C'est Marc-André Grondin, déjà remarqué (et remarquable) dans C.R.A.Z.Y., un autre très bon film québécois, qui tient le rôle du captif. Au fur et à mesure de sa détention au cœur de cette curieuse famille comme on aimerait pas en rencontrer, le réalisateur nous plonge dans les méandres de son esprit. On assiste à ses délires, ses pétages de plombs, ses espoirs, ses épreuves, sa névrose grandissante au fil des jours, comme à travers ses yeux. Tout cela notamment grâce aux sublimes métaphores à la limite du fantastique et autres figures de styles visuelles qui nous sont distillées, et qui ajoute un charme indéniable à l'ensemble. Face à lui, c'est Normand D'Amour qui incarne son geôlier. Inflexible et déterminé, il fait penser à un mélange entre les « méchants » du « Martyrs » de Pascal Laugier, et un certain Dexter. Habité par une mission qu'il compte mener à son terme coûte que coûte, il campe avec force un personnage manichéen à la philosophie extrême, rongé par les paradoxes de ses convictions et de sa morale ambiguë.
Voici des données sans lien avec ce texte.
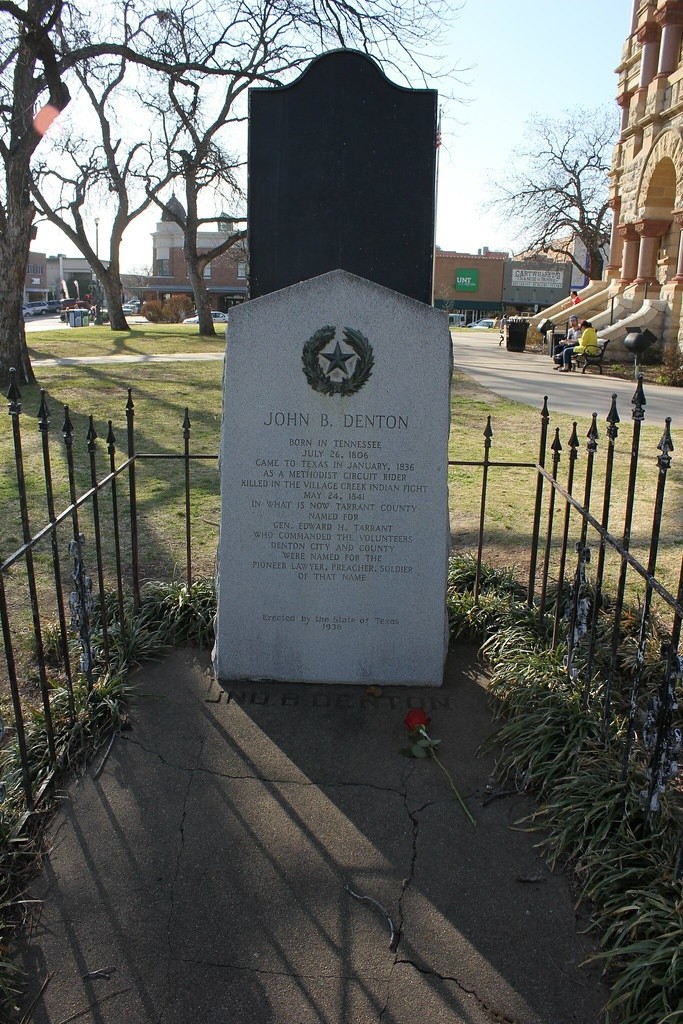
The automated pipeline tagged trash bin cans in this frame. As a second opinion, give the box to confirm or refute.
[504,318,530,353]
[69,308,89,328]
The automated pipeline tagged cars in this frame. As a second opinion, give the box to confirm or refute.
[26,302,50,315]
[182,310,229,324]
[120,299,147,316]
[20,306,34,317]
[466,318,495,328]
[47,299,76,313]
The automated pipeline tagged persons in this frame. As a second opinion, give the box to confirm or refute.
[558,319,597,372]
[554,316,582,370]
[562,291,581,310]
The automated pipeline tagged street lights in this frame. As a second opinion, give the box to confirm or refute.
[92,216,103,261]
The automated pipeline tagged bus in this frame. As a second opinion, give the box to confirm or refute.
[448,314,468,326]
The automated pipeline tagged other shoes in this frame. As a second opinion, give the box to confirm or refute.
[558,367,568,372]
[553,366,561,370]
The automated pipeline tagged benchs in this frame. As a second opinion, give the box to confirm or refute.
[571,337,610,374]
Ce patriarche autoritaire et le jeune homme qu'il emprisonne font belles figures parmis les rôles distribués ici, mais les autres ne sont pas laisser en reste. De l'adolescente insoumise qui cherche à s'affirmer, à la fillette au regard glacial et au silence si parlant, en passant par leur mère paumée et éprise de liberté, aucun d'eux n'est relégué au second plan. Incontestablement, le grand soin accordé aux mœurs et à l'évolution des protagonistes, à leurs caractères détaillés tout en subtilité, est l'arme majeure du « 5150 rue des ormes », et lui confère énormément d'intensité. Cette descente crescendo dans l'horreur ne se contente pas uniquement d'être distrayante et efficace, elle fait allusion à un rapport au père à la fois conflictuel et séducteur, à la remise en question de ses propres valeurs, le grand jeu de la vie étant allègrement (et génialement) comparé à une partie d'échec géante. Le tout sans arrogance, avec la grande modestie que l'on connait à nos cousins d'Amérique du Nord.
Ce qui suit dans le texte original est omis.